Mettre fin au théâtre des questions au gouvernement

À la fin de l’année 2017, François de Rugy menaçait de supprimer les questions au gouvernement (QAG), à la suite de plusieurs séances agitées. Faisant écho au débat sur une réforme éventuelle des QAG, Émeric Bréhier, directeur de l’Observatoire de la vie politique de la Fondation Jean-Jaurès et ancien député de Seine-et-Marne, revient sur la pratique de cet exercice et soumet ses recommandations. 

Dans la phase d’apprentissage des mœurs parlementaires, que ce soit dans « l’ancien » ou dans le « nouveau » monde, la première question d’actualité est toujours un moment fort. Prendre la parole dans un hémicycle rempli, sous l’œil attentif et forcément bienveillant de ses collègues (surtout de la majorité…), en respectant la règle des deux minutes est un exercice périlleux.
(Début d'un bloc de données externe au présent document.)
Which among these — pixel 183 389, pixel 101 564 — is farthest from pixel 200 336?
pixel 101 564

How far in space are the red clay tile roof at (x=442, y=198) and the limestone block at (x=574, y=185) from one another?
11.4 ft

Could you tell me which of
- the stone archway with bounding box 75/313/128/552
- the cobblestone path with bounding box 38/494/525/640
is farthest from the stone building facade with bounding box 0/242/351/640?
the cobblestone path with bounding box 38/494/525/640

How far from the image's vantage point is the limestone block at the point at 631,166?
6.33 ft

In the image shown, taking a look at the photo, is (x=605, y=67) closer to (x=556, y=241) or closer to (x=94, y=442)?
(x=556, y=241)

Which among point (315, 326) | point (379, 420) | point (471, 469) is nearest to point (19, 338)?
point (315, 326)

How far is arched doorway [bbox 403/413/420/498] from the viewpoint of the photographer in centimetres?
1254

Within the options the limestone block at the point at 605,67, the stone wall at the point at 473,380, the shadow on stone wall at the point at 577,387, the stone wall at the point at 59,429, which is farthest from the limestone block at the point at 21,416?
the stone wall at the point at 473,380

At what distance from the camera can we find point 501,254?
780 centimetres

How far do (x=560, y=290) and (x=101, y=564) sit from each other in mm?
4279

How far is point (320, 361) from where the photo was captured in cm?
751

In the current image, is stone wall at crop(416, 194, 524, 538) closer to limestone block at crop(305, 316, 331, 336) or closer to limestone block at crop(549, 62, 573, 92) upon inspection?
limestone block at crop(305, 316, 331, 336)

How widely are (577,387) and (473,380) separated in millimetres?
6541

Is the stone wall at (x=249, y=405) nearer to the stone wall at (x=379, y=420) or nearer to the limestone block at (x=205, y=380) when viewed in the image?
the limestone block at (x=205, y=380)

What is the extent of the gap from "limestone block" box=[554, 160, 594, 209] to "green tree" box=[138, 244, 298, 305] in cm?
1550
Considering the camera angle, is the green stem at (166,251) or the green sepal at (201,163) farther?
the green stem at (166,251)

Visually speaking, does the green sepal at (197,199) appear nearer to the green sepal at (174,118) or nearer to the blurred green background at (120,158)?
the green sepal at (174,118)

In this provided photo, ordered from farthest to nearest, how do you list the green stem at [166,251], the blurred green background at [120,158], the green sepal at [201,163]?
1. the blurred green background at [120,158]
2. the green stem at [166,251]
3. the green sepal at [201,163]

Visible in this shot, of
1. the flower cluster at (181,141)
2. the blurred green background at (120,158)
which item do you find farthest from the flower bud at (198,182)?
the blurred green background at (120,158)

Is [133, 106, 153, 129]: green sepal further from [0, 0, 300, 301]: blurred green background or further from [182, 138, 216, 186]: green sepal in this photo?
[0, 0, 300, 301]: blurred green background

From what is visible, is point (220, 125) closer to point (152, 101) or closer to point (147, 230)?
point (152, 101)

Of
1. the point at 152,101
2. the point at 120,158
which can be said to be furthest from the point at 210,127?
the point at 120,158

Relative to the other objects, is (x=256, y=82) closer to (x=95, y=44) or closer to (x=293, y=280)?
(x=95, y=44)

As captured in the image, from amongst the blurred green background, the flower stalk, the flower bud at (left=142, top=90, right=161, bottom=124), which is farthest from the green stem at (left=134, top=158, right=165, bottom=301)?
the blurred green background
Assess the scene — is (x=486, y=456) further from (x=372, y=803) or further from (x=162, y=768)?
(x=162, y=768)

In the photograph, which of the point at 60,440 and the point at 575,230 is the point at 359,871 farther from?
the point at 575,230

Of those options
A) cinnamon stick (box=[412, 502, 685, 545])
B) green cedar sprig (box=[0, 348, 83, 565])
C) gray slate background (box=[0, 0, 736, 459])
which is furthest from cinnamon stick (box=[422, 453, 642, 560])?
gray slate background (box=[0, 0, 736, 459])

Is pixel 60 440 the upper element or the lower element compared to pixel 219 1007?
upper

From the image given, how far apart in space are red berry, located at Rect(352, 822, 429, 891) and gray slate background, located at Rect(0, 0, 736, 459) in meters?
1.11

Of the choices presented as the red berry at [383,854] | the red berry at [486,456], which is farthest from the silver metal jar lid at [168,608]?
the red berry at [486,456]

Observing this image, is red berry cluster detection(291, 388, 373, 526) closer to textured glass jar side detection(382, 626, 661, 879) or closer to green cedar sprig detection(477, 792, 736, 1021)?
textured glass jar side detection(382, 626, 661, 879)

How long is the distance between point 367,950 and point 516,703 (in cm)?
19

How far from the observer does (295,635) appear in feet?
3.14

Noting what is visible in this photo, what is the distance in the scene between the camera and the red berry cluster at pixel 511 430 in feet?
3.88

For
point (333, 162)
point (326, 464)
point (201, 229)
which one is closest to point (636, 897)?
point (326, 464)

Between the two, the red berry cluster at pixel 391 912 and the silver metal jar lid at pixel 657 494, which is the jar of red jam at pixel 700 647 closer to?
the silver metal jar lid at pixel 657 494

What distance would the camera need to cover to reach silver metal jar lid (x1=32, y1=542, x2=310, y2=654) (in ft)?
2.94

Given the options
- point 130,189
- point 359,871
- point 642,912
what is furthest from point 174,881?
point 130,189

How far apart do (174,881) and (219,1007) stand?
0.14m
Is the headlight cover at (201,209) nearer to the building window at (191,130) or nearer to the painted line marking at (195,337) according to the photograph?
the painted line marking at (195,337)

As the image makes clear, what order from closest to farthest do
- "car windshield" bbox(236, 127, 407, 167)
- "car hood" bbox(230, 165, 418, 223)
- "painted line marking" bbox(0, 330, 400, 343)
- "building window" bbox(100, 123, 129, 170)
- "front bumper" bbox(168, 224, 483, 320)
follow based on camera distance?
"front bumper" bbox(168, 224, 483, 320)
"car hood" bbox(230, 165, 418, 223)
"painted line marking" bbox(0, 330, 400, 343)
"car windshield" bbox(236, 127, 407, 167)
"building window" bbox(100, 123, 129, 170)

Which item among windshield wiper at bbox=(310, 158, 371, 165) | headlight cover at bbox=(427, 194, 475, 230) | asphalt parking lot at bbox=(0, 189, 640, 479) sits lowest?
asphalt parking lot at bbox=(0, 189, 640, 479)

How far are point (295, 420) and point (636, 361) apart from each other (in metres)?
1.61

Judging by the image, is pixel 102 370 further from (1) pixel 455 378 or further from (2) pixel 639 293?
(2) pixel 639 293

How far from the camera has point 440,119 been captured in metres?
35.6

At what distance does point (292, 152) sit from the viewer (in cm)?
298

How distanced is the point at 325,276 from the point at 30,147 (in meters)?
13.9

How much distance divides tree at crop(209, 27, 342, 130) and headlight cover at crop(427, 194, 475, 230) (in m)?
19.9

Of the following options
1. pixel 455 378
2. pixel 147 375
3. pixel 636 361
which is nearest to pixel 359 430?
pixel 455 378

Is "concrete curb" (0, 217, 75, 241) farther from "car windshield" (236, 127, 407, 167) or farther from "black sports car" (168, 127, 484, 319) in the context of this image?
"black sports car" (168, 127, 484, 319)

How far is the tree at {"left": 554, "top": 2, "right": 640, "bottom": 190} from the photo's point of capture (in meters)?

Il y a toujours un sentiment, bien légitime, de fierté du parlementaire se pliant à l’exercice. Il n’est pas rare d’ailleurs de bénéficier des conseils de parlementaires quelque peu plus madrés. Une fois l’exercice achevé, la question est quasi immédiatement mise à disposition des internautes sur le blog du parlementaire, qui en assurera la promotion sur les réseaux sociaux dont il est désormais, immanquablement, friand. Cette description est tout aussi vraie pour un parlementaire qu’il soit en soutien à l’action du gouvernement ou, au contraire, qu’il soit en opposition frontale ou non à celle-ci.

Alors que les séances des questions au gouvernement devraient constituer un moment fort de la vie parlementaire, en mettant en scène la mise « en question » de l’action du gouvernement, celles-ci sont malheureusement davantage perçues comme un spectacle à ne pas manquer. Nos concitoyens ne s’y trompent d’ailleurs pas, en étant demandeurs de billets pour ces séances plutôt que pour celles durant lesquelles les textes de lois sont étudiés article par article. Le comble du ridicule est atteint bien souvent avec les questions des parlementaires issus de la majorité. Il n’est bien évidemment pas question pour ces derniers de mettre en difficulté les ministres du gouvernement qu’ils soutiennent. Normalement. Dès lors, les questions, quand bien même le sujet abordé est absolument pertinent, servent plus de faire-valoir au ministre interrogé qu’à une interpellation ministérielle.

Afin de redonner toute sa force à ces séances, une mesure simple s’impose : limiter la possibilité d’interpellation des ministres lors de ces séances de question d’actualité aux seuls membres des groupes d’opposition parlementaire. Comment définir les groupes siégeant dans l’opposition ? Tout bonnement en s’appuyant sur le vote suivant la déclaration de politique générale du Premier ministre. Tant à l’Assemblée nationale qu’au Sénat. Puis, chaque année, en l’absence de nouveau gouvernement, au vote du budget de la Nation.

Par ailleurs, à l’instar de l’article 75 du règlement intérieur du Sénat, pourrait être institué un « droit de réplique » permettant au parlementaire d’apporter la contradiction au ministre interpellé.

Dans le même ordre d’idées, une séance de questions sur le même modèle qu’à l’Assemblée nationale et au Sénat pourrait être instituée au Conseil économique, social et environnemental, une fois par trimestre.

Enfin, pourrait être mise en place une niche citoyenne, permettant à un citoyen tiré au sort de poser, là aussi une fois par trimestre, une question à un ministre de son choix, en lieu et place de son parlementaire.

Grâce à ces quatre mesures, les questions d’actualité pourraient recouvrer leur utilité initiale – la mise en accusation du gouvernement et participeraient ainsi à la revalorisation de l’enceinte parlementaire comme le tribunal de la chose publique et non pas seulement un théâtre d’ombres.